= David Jung-Kuang Chiu =

American educator

David Jung-Kuang Chiu (Qiu Rongguang; 1936–2006) was a Chinese-born American educator, serving as both Professor and Dean at Hofstra University from 1970 to 2001 when he retired.

David J. Chiu was born on July 11, 1936, in Gulangyu, a westernized Island-city in southern China to Minxian and Juyin Chiu. At the time, Gulangyu was the location of the consulate offices of the Western countries in China. Soon after Chiu's birth, the family moved to Qinhuangdao in northern China, the starting point of the Great Wall of China. In 1947 at the age of eleven, Chiu's family moved to Taiwan, because Chiu's father, Mingxian, a commissioner of the Chinese Marine Customs, was sent to recover the Taichung Marine Customs office from Japanese occupation. Chiu went on to earn his B.A. and M.A. in the island of beauty.

Chiu was valedictorian of his graduating class at National Chengchi University an honor which led to a research-assistantship at the University of Iowa, Iowa City, Iowa. At the university, Chiu completed work towards a Ph.D. In 1970 he started teaching at Hofstra University, located on Long Island, New York. During his tenure at Hofstra University Chiu held the positions of Professor of Comparative Literature and Languages, Dean of University Advisement, and Director of Asian Studies.

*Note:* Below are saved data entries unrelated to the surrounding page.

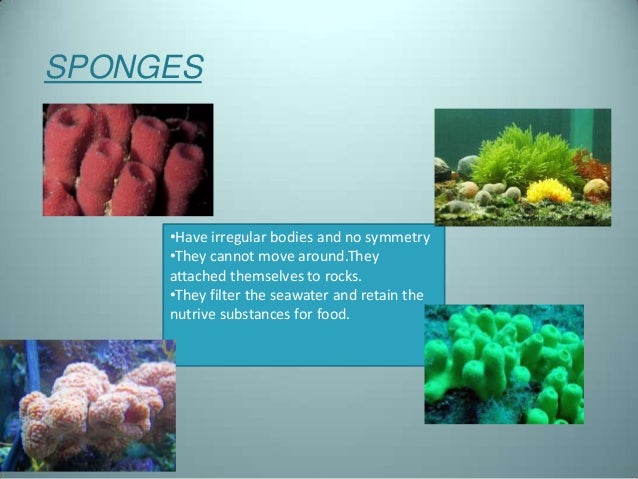 SPONGES

•Have irregular bodies and no symmetry
•They cannot move around.They attached themselves to rocks.
•They filter the seawater and retain the nutrive substances for food.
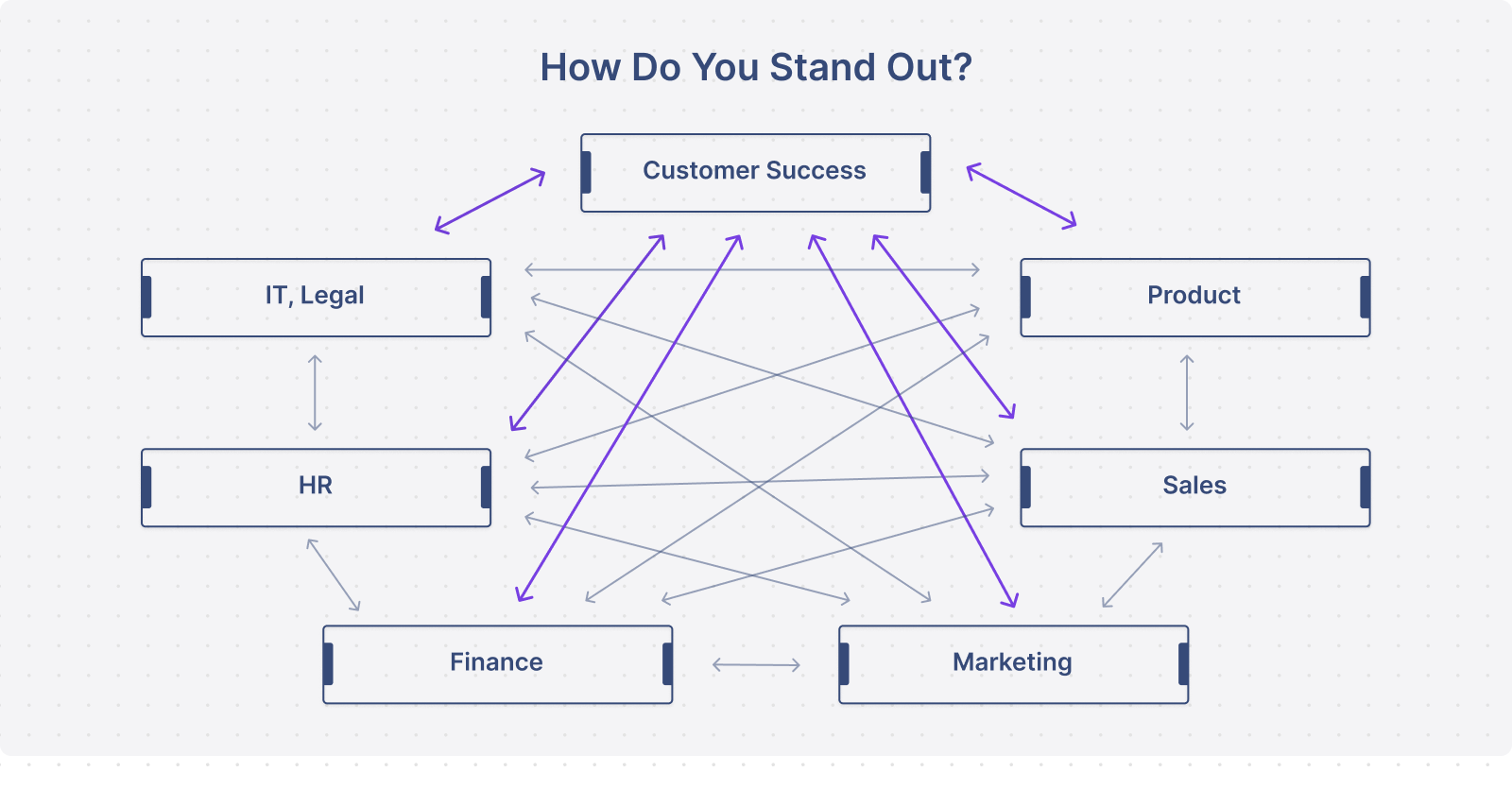 How Do You Stand Out?

Customer Success

IT, Legal

Product

HR

Sales

Finance

Marketing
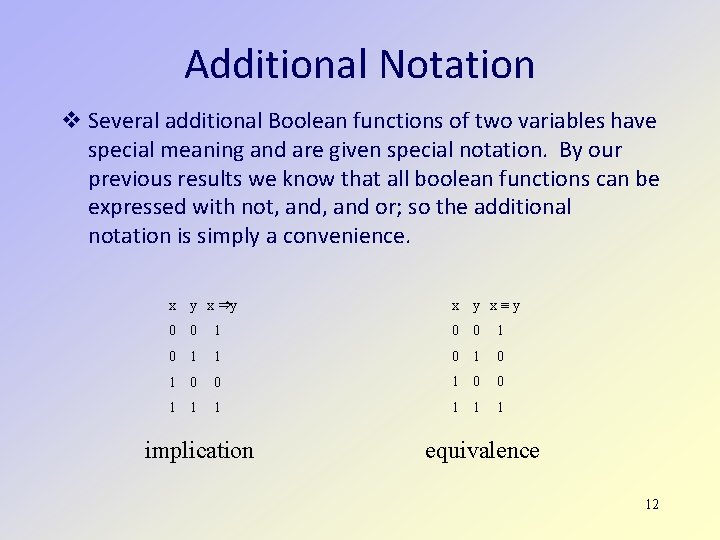 Additional Notation

❖ Several additional Boolean functions of two variables have special meaning and are given special notation. By our previous results we know that all boolean functions can be expressed with not, and, and or; so the additional notation is simply a convenience.

| x | y | $x \Rightarrow y$ |
|---|---|---|
| 0 | 0 | 1 |
| 0 | 1 | 1 |
| 1 | 0 | 0 |
| 1 | 1 | 1 |

implication

| x | y | $x \equiv y$ |
|---|---|---|
| 0 | 0 | 1 |
| 0 | 1 | 0 |
| 1 | 0 | 0 |
| 1 | 1 | 1 |

equivalence

12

By knocking at China's door in the summer of 1980 Chiu led the first group of U.S. university students (from across the United States) to visit modern China. These American youth (some of Chinese ancestry) were the first foreigners in modern China to study the Chinese language and culture at East China University in Shanghai. (This program continues to flourish and is the model for many widely available similar programs existing today.) In his efforts at promoting cross-cultural ties, Chiu was active in arranging exchanges of Sino-American professors and students, a major accomplishment of his education programs during the 1980s and 1990s. Chiu was a key contributor in arranging the first business contracts signed between the U.S. and Chinese organizations, the Hofstra Corporation (a conglomerate of Long Island area leading technology companies) and the China Association of Science and Technology in 1985, a time when China had just begun to welcome in the Western world.

While in New York, Chiu also taught for over 10 years at New York University and at the Chinese Center on Long Island. He retired from Hofstra University in the summer of 2001 after thirty-one years of contribution to the university and the Long Island community.

Chiu received a citation and the University Distinguished Service Medal in May 2001 from Hofstra University. Here is a quotation from his citation:

"With deep appreciation for more than a quarter of a century of inspirational service to Hofstra University. Your devotion to the progress of Hofstra contributed substantially to its development from a small liberal arts college to a major regional and national institution of higher learning." (Signed by President James M. Shuart, May 2001)

David J. Chiu, 69, died March 26, 2006, at his home in San Jose, CA from complications due to colorectal cancer.